# [Texto de partida]
•••••

Día Internacional de Concienciación sobre los Trastornos del Espectro Alcohólico Fetal (TEAF)
- 09/09/2026 00:00
Cada 9 de septiembre se conmemora el Día Internacional de Concienciación sobre los Trastornos del Espectro Alcohólico Fetal (TEAF). La fecha no fue escogida al azar, se celebra el día 9 del mes 9, como un recordatorio simbólico de los nueve meses que dura un embarazo y de la importancia de proteger cada etapa del desarrollo de una nueva vida.
Hablar de los Trastornos del Espectro Alcohólico Fetal, es hablar de una realidad poco conocida, poco discutida y, en muchos casos, invisible. Los TEAF, comprenden un conjunto de alteraciones físicas, mentales, cognitivas y conductuales que pueden presentarse en niños que estuvieron expuestos al alcohol durante su desarrollo prenatal.
Hay algo que debería hacernos reflexionar, esta condición no tiene cura, pero es completamente prevenible.
El alcohol atraviesa con facilidad la placenta y llega directamente al embrión o al feto. Mientras el cuerpo de la madre puede procesarlo, el organismo en desarrollo de un bebé no cuenta con la capacidad necesaria para metabolizarlo de la misma manera. Como consecuencia, la exposición puede afectar órganos y tejidos, particularmente el cerebro y el sistema nervioso central, interfiriendo de manera permanente en el desarrollo normal.
Las consecuencias pueden ser diversas e impredecibles. Algunos niños pueden presentar dificultades de aprendizaje, problemas de memoria, déficit de atención, alteraciones en el comportamiento, dificultades para controlar impulsos o para relacionarse socialmente. No todos los casos son iguales. Precisamente por eso se habla de un “espectro”. Hay niños cuyas afectaciones son visibles y otros cuyas dificultades permanecen ocultas durante años, confundidas con problemas de conducta, falta de disciplina o dificultades escolares.
Niños que muchas veces no comprenden por qué les cuesta aprender al mismo ritmo que sus compañeros. Niños que pueden ser rechazados socialmente, víctimas de acoso escolar o considerados simplemente “problemáticos”, cuando en realidad enfrentan una condición neurológica que requiere comprensión, atención y acompañamiento.

•••••

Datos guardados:
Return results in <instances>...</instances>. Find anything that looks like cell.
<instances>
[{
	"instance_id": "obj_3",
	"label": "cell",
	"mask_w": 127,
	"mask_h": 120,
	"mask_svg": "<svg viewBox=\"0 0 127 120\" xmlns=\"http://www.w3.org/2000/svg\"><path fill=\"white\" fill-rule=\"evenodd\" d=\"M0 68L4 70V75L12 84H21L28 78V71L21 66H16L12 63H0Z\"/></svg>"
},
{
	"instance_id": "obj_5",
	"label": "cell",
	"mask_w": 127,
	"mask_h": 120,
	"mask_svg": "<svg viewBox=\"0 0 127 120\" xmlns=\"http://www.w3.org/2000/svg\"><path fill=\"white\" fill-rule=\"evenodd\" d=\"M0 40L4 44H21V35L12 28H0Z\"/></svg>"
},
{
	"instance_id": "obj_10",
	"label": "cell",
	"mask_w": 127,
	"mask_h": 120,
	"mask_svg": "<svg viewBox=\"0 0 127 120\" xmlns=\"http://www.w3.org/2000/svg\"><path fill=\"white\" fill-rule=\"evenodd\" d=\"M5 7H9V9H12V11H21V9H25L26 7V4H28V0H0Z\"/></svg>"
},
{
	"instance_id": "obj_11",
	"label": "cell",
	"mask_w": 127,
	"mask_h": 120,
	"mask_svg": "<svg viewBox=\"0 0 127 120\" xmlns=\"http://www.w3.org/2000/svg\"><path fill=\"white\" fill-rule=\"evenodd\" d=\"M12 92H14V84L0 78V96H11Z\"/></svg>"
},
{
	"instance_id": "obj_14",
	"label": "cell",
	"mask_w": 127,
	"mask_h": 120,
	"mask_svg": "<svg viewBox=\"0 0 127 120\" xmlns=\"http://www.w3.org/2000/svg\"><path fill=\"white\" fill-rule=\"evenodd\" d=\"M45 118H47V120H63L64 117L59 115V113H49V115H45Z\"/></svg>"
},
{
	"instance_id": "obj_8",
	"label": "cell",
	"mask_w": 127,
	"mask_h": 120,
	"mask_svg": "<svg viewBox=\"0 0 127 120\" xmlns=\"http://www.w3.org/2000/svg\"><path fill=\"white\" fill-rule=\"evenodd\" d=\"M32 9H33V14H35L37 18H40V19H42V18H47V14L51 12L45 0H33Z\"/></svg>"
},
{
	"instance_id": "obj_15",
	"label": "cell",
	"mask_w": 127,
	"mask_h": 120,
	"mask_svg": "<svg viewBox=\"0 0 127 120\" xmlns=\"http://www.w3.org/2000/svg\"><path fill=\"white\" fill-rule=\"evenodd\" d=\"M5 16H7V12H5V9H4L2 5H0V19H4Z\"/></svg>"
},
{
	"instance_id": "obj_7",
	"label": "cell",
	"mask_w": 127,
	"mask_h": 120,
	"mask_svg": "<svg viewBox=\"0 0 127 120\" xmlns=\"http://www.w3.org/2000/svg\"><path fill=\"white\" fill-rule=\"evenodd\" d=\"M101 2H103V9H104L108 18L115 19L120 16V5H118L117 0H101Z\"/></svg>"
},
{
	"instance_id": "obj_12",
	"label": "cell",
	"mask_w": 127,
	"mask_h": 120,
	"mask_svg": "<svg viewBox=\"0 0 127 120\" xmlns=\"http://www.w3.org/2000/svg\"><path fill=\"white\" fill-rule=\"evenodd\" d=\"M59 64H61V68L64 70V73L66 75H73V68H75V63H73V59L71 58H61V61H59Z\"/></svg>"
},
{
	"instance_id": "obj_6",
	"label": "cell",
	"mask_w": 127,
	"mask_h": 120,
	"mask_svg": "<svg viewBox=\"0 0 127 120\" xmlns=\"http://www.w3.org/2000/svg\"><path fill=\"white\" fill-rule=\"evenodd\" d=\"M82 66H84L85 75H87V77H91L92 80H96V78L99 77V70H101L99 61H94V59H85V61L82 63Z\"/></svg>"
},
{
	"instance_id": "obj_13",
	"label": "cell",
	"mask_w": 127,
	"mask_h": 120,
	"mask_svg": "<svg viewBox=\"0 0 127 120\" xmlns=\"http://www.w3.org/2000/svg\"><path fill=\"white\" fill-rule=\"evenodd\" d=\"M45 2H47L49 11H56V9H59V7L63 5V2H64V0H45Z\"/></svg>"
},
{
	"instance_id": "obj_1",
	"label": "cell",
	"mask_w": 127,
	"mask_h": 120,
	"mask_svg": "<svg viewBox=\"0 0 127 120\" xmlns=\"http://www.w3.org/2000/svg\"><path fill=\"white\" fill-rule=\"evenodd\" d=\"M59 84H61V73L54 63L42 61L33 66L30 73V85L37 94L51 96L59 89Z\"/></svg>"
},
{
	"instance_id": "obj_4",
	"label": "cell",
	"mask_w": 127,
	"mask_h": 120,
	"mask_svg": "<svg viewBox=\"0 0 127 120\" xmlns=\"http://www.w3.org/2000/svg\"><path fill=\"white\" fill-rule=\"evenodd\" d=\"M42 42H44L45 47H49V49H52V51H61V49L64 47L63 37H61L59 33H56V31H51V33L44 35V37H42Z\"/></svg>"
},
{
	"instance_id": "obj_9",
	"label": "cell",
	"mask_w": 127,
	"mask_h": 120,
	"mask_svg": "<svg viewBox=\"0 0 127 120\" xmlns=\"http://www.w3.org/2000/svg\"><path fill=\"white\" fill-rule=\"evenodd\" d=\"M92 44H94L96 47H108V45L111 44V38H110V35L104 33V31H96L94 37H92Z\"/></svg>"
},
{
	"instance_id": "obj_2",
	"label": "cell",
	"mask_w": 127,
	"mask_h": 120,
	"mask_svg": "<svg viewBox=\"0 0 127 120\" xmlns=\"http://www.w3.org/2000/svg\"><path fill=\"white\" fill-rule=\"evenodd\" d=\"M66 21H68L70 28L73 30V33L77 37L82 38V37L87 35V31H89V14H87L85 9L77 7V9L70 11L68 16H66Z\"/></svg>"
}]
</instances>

•••••

# [Qué hacer]
a - Según el texto sobre los TEAF, ¿qué recuerda simbólicamente la fecha del 9 de septiembre?
b - Copia del texto sobre los TEAF el fragmento que va desde "Hablar de los" hasta "el desarrollo normal.", incluidos los dos.
c - Sigue escribiendo el texto sobre los TEAF a partir de donde termina.

# [Respuestas por tarea]
a - Recuerda los nueve meses que dura un embarazo y la importancia de proteger cada etapa del desarrollo de una nueva vida.

b -
Hablar de los Trastornos del Espectro Alcohólico Fetal, es hablar de una realidad poco conocida, poco discutida y, en muchos casos, invisible. Los TEAF, comprenden un conjunto de alteraciones físicas, mentales, cognitivas y conductuales que pueden presentarse en niños que estuvieron expuestos al alcohol durante su desarrollo prenatal.
Hay algo que debería hacernos reflexionar, esta condición no tiene cura, pero es completamente prevenible.
El alcohol atraviesa con facilidad la placenta y llega directamente al embrión o al feto. Mientras el cuerpo de la madre puede procesarlo, el organismo en desarrollo de un bebé no cuenta con la capacidad necesaria para metabolizarlo de la misma manera. Como consecuencia, la exposición puede afectar órganos y tejidos, particularmente el cerebro y el sistema nervioso central, interfiriendo de manera permanente en el desarrollo normal.

c -
Diversas investigaciones internacionales han advertido que la prevalencia de los trastornos relacionados con la exposición prenatal al alcohol puede ser incluso superior a la de otras condiciones del neurodesarrollo ampliamente conocidas. Sin embargo, el desconocimiento sigue siendo enorme.
En Panamá, tampoco contamos con cifras oficiales precisas ni con un registro nacional específico que permita conocer cuántos niños viven con algún grado de Trastorno del Espectro Alcohólico Fetal, lamentablemente lo que no se mide y no existen indicadores, difícilmente pueda atenderse adecuadamente. La ausencia de estadísticas no significa que el problema no exista. Significa que todavía tenemos mucho por conocer.
La Organización Panamericana de la Salud, ha señalado que aproximadamente el 11.2% de las mujeres en la Región de las Américas, consume alcohol durante el embarazo. Esta cifra debería ser suficiente para encender las alarmas y reforzar los programas de prevención y educación.
Por eso, este 9 de septiembre, no debería ser simplemente una fecha más en el calendario. Debería ser un llamado a la conciencia, a la información y a la responsabilidad. Porque ningún niño debería comenzar su vida enfrentando una condición que pudo prevenirse.
El mensaje es claro, durante el embarazo, cero alcohol. No por miedo. No por imposición. Sino por amor, responsabilidad y por el derecho de cada niño a tener las mejores condiciones posibles para comenzar su historia. Hay decisiones que duran unos minutos. Sus consecuencias, en cambio, pueden durar toda una vida.